[Start]

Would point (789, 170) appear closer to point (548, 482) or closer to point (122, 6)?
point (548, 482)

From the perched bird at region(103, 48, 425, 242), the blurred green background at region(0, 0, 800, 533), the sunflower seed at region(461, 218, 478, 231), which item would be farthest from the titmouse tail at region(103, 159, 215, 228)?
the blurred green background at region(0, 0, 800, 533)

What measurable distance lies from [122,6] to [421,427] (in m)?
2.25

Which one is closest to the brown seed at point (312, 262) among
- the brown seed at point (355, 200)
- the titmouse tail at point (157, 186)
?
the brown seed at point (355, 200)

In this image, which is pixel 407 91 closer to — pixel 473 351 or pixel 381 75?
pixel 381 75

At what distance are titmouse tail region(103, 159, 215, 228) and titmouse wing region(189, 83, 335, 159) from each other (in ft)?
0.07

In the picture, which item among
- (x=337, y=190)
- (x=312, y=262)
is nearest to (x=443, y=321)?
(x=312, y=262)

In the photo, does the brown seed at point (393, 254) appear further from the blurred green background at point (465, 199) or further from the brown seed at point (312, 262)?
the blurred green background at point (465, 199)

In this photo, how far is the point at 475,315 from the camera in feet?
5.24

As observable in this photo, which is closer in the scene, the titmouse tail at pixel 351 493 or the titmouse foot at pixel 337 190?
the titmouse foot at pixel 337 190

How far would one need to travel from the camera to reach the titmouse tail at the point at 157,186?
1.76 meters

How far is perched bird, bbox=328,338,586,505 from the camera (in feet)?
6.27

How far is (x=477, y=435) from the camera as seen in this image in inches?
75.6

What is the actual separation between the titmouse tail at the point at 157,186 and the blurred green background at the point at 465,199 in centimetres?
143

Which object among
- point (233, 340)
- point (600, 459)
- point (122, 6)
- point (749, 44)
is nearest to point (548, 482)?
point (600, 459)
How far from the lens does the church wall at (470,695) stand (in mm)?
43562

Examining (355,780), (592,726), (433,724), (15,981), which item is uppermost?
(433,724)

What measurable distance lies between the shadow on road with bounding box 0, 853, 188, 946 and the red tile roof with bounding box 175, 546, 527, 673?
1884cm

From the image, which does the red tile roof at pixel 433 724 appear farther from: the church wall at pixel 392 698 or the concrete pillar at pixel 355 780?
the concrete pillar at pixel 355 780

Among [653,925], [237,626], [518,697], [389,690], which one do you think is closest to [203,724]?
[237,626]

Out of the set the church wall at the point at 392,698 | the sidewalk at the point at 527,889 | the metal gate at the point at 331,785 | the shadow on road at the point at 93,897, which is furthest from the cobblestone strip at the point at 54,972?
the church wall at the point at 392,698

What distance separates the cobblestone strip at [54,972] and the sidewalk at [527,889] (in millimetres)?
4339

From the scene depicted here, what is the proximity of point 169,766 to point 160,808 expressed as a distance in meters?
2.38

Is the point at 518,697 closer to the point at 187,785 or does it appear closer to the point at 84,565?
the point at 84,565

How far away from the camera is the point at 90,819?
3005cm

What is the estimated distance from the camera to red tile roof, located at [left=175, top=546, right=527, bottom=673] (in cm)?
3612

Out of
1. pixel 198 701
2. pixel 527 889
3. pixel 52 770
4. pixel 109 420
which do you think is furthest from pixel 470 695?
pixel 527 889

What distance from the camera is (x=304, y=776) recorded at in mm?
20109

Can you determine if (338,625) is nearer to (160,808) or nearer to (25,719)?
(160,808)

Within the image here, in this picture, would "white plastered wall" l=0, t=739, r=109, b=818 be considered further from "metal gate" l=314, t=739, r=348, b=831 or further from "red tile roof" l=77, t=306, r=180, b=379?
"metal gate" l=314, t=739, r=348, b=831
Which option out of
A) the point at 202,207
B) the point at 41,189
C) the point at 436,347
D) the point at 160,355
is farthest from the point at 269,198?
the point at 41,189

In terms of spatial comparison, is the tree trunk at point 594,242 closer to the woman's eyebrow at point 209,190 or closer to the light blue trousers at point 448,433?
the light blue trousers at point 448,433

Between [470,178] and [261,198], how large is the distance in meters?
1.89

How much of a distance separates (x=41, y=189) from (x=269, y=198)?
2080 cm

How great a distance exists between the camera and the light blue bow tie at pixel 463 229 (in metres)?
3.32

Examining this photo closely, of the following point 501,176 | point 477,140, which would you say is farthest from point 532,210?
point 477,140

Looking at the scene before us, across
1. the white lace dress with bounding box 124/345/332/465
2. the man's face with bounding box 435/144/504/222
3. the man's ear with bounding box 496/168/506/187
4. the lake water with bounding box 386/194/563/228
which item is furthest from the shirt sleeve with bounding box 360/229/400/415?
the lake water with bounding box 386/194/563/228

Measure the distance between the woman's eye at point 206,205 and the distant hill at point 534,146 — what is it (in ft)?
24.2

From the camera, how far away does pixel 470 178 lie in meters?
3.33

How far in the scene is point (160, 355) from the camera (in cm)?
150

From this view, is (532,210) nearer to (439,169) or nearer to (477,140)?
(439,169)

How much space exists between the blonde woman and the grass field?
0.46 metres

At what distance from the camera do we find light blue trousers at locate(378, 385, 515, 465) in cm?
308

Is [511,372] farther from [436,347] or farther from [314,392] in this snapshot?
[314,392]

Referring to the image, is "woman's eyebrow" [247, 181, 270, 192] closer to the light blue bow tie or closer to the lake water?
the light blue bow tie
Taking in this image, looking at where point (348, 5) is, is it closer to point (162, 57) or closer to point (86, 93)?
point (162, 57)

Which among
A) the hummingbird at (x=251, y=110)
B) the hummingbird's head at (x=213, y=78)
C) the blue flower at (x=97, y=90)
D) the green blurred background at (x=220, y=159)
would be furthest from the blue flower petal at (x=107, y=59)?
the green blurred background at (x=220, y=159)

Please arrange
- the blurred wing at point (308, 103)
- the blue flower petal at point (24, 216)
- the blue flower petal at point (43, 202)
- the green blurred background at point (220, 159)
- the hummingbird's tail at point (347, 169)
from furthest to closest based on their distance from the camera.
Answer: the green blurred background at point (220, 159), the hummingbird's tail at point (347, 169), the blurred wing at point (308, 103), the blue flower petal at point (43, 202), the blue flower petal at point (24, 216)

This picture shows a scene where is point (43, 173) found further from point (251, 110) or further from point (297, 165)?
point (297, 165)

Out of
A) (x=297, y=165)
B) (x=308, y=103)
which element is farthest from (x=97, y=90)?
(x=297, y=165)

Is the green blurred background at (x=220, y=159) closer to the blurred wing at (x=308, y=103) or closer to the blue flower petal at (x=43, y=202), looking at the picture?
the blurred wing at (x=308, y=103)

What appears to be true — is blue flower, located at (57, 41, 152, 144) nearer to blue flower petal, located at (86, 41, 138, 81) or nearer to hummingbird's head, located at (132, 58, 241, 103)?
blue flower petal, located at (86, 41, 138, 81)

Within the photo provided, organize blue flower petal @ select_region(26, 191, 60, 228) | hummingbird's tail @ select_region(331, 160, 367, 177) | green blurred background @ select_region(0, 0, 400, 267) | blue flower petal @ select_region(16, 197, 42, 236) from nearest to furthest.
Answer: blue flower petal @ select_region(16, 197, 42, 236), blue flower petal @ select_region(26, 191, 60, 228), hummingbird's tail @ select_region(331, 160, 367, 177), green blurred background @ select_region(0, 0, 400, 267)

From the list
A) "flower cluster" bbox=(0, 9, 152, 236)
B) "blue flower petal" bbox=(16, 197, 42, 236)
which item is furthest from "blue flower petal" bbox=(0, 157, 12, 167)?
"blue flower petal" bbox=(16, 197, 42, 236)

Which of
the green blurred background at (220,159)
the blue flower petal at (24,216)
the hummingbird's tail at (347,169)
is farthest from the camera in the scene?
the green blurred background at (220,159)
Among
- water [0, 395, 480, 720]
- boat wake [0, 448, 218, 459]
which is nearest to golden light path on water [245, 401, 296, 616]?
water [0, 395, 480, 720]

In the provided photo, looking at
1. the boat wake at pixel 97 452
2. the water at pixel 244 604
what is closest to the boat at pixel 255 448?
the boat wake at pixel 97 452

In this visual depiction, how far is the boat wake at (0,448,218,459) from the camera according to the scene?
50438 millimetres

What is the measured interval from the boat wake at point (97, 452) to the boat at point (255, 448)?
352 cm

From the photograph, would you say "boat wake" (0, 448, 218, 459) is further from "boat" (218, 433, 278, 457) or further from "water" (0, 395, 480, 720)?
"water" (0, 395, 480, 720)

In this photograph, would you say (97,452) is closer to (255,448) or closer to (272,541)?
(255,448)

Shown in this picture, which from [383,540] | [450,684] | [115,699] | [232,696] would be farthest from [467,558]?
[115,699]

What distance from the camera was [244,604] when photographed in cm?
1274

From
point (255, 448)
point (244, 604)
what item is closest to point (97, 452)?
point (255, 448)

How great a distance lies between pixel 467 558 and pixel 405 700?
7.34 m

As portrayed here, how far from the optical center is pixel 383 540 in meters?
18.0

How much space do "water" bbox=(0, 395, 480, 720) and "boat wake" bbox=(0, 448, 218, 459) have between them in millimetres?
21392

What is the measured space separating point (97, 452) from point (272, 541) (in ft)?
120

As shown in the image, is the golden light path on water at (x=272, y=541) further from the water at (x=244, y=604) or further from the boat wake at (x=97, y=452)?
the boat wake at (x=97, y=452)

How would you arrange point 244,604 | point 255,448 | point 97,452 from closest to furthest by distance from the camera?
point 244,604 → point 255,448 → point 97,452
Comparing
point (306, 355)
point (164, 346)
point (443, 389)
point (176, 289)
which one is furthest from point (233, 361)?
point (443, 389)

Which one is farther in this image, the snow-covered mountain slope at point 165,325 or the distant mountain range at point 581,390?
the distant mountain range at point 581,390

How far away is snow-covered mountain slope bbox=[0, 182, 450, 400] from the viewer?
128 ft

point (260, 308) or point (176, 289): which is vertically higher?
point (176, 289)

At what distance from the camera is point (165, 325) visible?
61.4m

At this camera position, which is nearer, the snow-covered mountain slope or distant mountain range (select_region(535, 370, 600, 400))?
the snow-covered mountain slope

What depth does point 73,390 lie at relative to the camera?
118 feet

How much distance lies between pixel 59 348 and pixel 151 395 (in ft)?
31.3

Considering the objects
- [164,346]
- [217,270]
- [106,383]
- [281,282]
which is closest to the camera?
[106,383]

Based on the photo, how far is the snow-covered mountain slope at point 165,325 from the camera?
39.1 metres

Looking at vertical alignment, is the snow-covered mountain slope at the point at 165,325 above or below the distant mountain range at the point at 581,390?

[End]

Reproduce the lines from the one containing "Shown in this" to the end of the entries, keeping both ends and adding nothing.

### Exercise response
Shown in this picture, which from [383,540] | [450,684] | [115,699] | [232,696] would be farthest from [467,558]?
[115,699]

What distance from the camera was [244,604] when photographed in cm?
1274

From
point (255, 448)
point (244, 604)
what item is closest to point (97, 452)?
point (255, 448)

How great a distance lies between pixel 467 558 and pixel 405 700?
7.34 m

As portrayed here, how far from the optical center is pixel 383 540 in meters?
18.0

How much space do "water" bbox=(0, 395, 480, 720) and "boat wake" bbox=(0, 448, 218, 459) have between them in millimetres?
21392

What is the measured space separating point (97, 452) from point (272, 541) (in ft)?
120

As shown in the image, is the golden light path on water at (x=272, y=541) further from the water at (x=244, y=604) or further from the boat wake at (x=97, y=452)?
the boat wake at (x=97, y=452)

How would you arrange point 244,604 | point 255,448 | point 97,452 from closest to furthest by distance from the camera?
point 244,604 → point 255,448 → point 97,452
Comparing
point (306, 355)
point (164, 346)
point (443, 389)
point (176, 289)
which one is furthest from point (233, 361)?
point (443, 389)

Which one is farther in this image, the snow-covered mountain slope at point 165,325 or the distant mountain range at point 581,390?
the distant mountain range at point 581,390

How far away is snow-covered mountain slope bbox=[0, 182, 450, 400] from the viewer?
128 ft

point (260, 308) or point (176, 289): which is vertically higher?
point (176, 289)

At what distance from the camera is point (165, 325) visible?
61.4m

At this camera position, which is nearer, the snow-covered mountain slope or distant mountain range (select_region(535, 370, 600, 400))?
the snow-covered mountain slope

What depth does point 73,390 lie at relative to the camera?
118 feet

How much distance lies between pixel 59 348 and pixel 151 395 (in ft)?
31.3

Considering the objects
- [164,346]
- [217,270]
- [106,383]
- [281,282]
which is closest to the camera?
[106,383]

Based on the photo, how far is the snow-covered mountain slope at point 165,325 from the camera?
39.1 metres

Looking at vertical alignment, is the snow-covered mountain slope at the point at 165,325 above or below the distant mountain range at the point at 581,390?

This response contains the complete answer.